De repente se tambaleó y estuvo a punto de derrumbarse, aunque Clara le prestó el brazo y logró ponerle de pie. Le costó un gran esfuerzo, pues pese a su aparente fragilidad el anciano pesaba mucho.

—¿Estáis bien? —dijo la joven, angustiada ante el mareo del médico.

—El trabajo del jardín es muy duro para un pobre viejo como yo. Cada mañana realizarás estas tareas tú sola bajo mi supervisión. Por la tarde comenzaremos con tus lecciones.

Comieron sopa y unos cangrejos de río que un esportillero trajo pasado el medio día. El auténtico trabajo para Clara comenzó después del almuerzo, pues Monardes le mandó sentarse en una silla y atender todo tipo de explicaciones sobre la práctica de la medicina. Clara encontró interesantes algunas partes, como aquellas en las que el viejo le dio una clase introductoria sobre la composición del cuerpo humano, acompañado de un grabado de vivos colores. Otros temas —como la historia de la medicina o los humores que equilibraban a las personas— los encontró abstractos y aburridos. El momento que más disfrutó fue cuando Monardes le explicó cómo usar el almirez para prensar y extraer el jugo de las hojas de arañuela, que mezcladas con sebo y otros ingredientes componían un ungüento que aliviaba a los pacientes de gota. Acabada la explicación el médico le pidió que intentase crear la medicina por su cuenta.

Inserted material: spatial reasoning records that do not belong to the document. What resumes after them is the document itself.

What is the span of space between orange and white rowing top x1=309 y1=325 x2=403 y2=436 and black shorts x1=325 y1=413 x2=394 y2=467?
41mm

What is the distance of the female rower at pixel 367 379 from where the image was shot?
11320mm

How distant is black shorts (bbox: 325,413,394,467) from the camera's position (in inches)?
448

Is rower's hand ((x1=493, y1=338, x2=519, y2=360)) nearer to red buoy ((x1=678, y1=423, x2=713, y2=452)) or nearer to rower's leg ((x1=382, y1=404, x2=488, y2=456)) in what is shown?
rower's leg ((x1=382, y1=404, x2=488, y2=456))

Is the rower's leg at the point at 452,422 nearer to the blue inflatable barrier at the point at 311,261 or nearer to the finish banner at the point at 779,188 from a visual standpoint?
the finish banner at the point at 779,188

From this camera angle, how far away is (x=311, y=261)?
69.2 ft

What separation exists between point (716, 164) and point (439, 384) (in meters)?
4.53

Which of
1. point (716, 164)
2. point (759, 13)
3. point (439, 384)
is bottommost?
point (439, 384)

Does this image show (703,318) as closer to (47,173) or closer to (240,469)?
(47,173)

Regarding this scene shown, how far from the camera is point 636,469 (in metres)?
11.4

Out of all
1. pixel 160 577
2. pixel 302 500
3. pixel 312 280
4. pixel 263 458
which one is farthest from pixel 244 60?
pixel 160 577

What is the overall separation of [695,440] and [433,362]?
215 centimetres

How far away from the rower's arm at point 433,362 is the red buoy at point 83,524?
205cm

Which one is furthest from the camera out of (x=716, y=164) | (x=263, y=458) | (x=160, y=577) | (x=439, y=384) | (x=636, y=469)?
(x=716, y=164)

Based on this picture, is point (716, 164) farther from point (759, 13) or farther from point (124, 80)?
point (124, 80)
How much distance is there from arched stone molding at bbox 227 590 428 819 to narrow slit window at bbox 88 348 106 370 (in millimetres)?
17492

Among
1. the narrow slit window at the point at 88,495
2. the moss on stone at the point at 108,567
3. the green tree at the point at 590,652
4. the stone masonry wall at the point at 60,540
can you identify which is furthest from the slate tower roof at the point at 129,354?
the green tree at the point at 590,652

La esclava se afanó durante largo rato sobre la mesa, y le tendió el resultado al anciano, expectante.

—No es mala mezcla —dijo Monardes, hundiendo su larga nariz en el frasco y olisqueando el ungüento—. Para ser la primera vez. Tal vez demasiada sal de cobre.

—Con vuestro permiso, maestro, he de irme —dijo Clara, conteniendo la pregunta que le ardía en los labios. Se echó la capa sobre los hombros. Afuera el crepúsculo se adueñaba de las calles.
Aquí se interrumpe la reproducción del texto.